Wysłany: 2009-05-10, 09:37 Prezydent chce drukować pusty pieniądz
Opodatkować pracę, czy drukować puste pieniądze?
Cytat:
W czwartek odbyło się spotkanie prezydenta Lecha Kaczyńskiego z ekonomistami. Według informatorów "Gazety Wyborczej" na spotkaniu padł pomysł drukowania pustego pieniądza dla pokrycia dziury w wydatkach państwa, który poparł prezydent.
"Prezydent opowiedział się za drukowaniem pustego pieniądza przez NBP, by pokryć dziurę w finansach państwa. A prezes NBP Sławomir Skrzypek odparł tylko, że bank centralny jest gotowy na każdą ewentualność, również na taką - zrelacjonował nam przebieg tego spotkania b. wiceminister finansów Stanisław Gomułka" czytamy w "Gazecie Wyborczej".
Jednak doniesieniom tym stanowczo zaprzecza inny doradca prezydenta prof. Adam Glapiński. "- Proponował to Ryszard Bugaj, na co prezes Skrzypek odparł, że w ogóle nie bierze tego pod uwagę - twierdzi prezydencki ekspert" czytamy w gazecie. Były minister finansów Mirosław Gronicki jest zdania, że w procesie wykupu obligacji rząd mógłby wykorzystać pożyczkę celową z MFW w wysokości 20 mld zł.

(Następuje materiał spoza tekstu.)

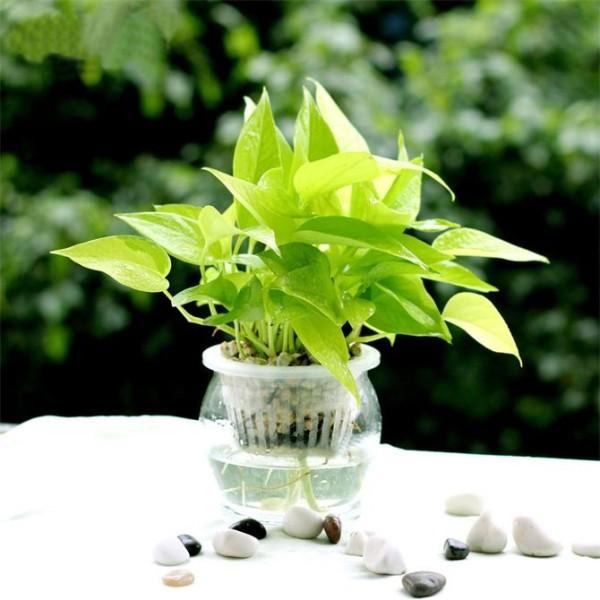 其中吊兰可吸收室内80%以上的有害气体,吸收甲醛的能力超强。长春藤也能强效除甲醛、苯。 更多知识学习可关注例外软装设计:http://www.ecphk.com/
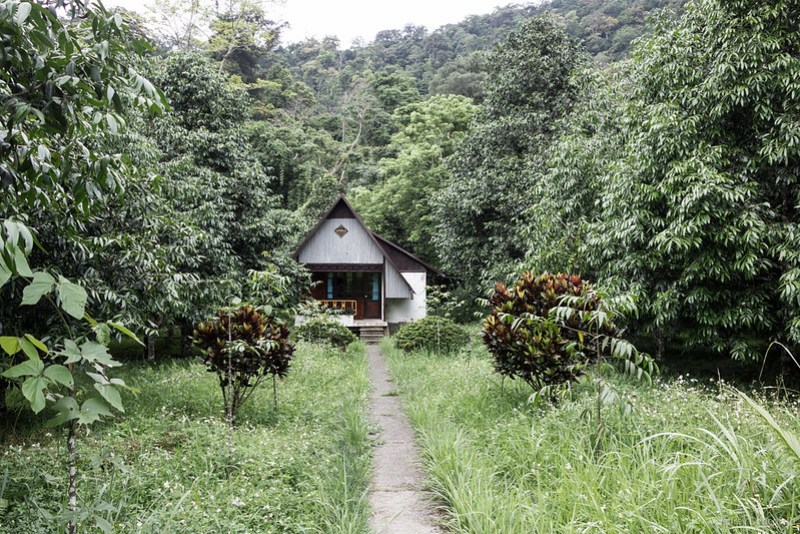 2013-06-05 Abandoned Jungle Resort - DSC04578-FullWM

Tymczasem rząd znajduje się pod coraz większą presją, ze względu na konieczność nowelizacji określanego przez wielu jako "nieodpowiedzialny" budżetu na ten rok. - Dochody budżetu mogą być mniejsze o 40 mld zł - wylicza prof. Gomułka.

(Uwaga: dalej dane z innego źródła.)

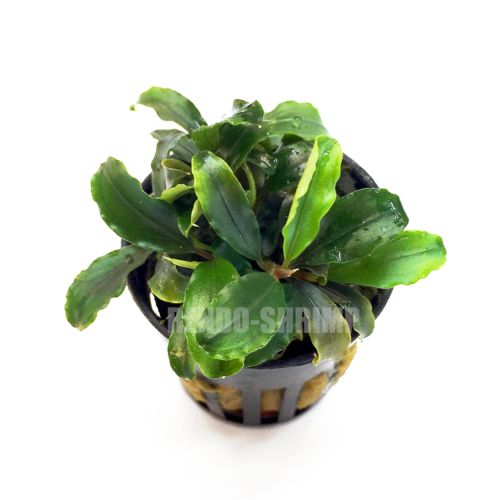 Bucephalandra theia 'Green'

"Nasi rozmówcy z rządu twierdzą, że MF rozważa wzrost deficytu budżetowego z obecnych 18,2 mld zł do 23-25 mld zł. Rząd chce też znaleźć dodatkowe 14-16 mld zł. - W grę wchodzi tylko podniesienie składki rentowej, która teraz wynosi 7 proc. Każdy procent w górę to dodatkowe 4 mld zł - mówi jeden z naszych rozmówców" pisze "Gazeta Wyborcza".
"Rozważany jest wariant "solidarny", czyli podwyżka składki rentowej o 4 proc. rozłożona po połowie między pracodawców i pracowników. Rząd "zarobiłby" w ten sposób ok. 16 mld zł" czytamy w gazecie.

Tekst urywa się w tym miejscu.